All the nasty brown scale shown in my video from yesterday is gone. The bore is rough but there do not seem to be any really deep pits. I've got it soaking in Kroil again for now. I figure that I'll wipe that out and use Evaporust.

Monday, February 18, 2019

Bore Scoped the Brown Bess

I ran my cheap USB endoscope that I got from Amazon down the bore and captured the video using Photobooth on my MacBook Pro.

It's downright crusty. The fuzzy bits are from cleaning patches.

This was after a couple oily patches and spraying some WD-40 down the tube. I almost got the rod stuck on the way out but managed to extract it. I now have the bore soaking in Kroil, pending the use of a brush and/or Evaporust.

East India Pattern Brown Bess from the Nepalese Cache

Meet my latest acquisition, an East India Pattern Brown Bess musket from the Nepalese Cache. I ordered it last week from International Military Antiques, and it arrived today. Click the pictures for a larger version.

The stock is newly made.

This one has a Gurkha-marked lock.

Inside of the lock:

The ramrod pipes, nosecap, and bayonet lug/front sight:

The sideplate:

I also got a combination tool to go with the musket:

Overall it seems to be in pretty decent shape for a military gun that is nearly 200 years old. The lock does need a little work. It will hold on half cock but the sear doesn't want to move and engage the sear on full cock. It may just be a bit gummy or the sear spring may need work.

◆ Supplied material

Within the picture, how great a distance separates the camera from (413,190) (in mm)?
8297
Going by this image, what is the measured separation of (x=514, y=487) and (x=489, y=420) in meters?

◆ Task
Reproduce the full passage about the Brown Bess musket, word for word.

◆ Answer in full
All the nasty brown scale shown in my video from yesterday is gone. The bore is rough but there do not seem to be any really deep pits. I've got it soaking in Kroil again for now. I figure that I'll wipe that out and use Evaporust.

Monday, February 18, 2019

Bore Scoped the Brown Bess

I ran my cheap USB endoscope that I got from Amazon down the bore and captured the video using Photobooth on my MacBook Pro.

It's downright crusty. The fuzzy bits are from cleaning patches.

This was after a couple oily patches and spraying some WD-40 down the tube. I almost got the rod stuck on the way out but managed to extract it. I now have the bore soaking in Kroil, pending the use of a brush and/or Evaporust.

East India Pattern Brown Bess from the Nepalese Cache

Meet my latest acquisition, an East India Pattern Brown Bess musket from the Nepalese Cache. I ordered it last week from International Military Antiques, and it arrived today. Click the pictures for a larger version.

The stock is newly made.

This one has a Gurkha-marked lock.

Inside of the lock:

The ramrod pipes, nosecap, and bayonet lug/front sight:

The sideplate:

I also got a combination tool to go with the musket:

Overall it seems to be in pretty decent shape for a military gun that is nearly 200 years old. The lock does need a little work. It will hold on half cock but the sear doesn't want to move and engage the sear on full cock. It may just be a bit gummy or the sear spring may need work.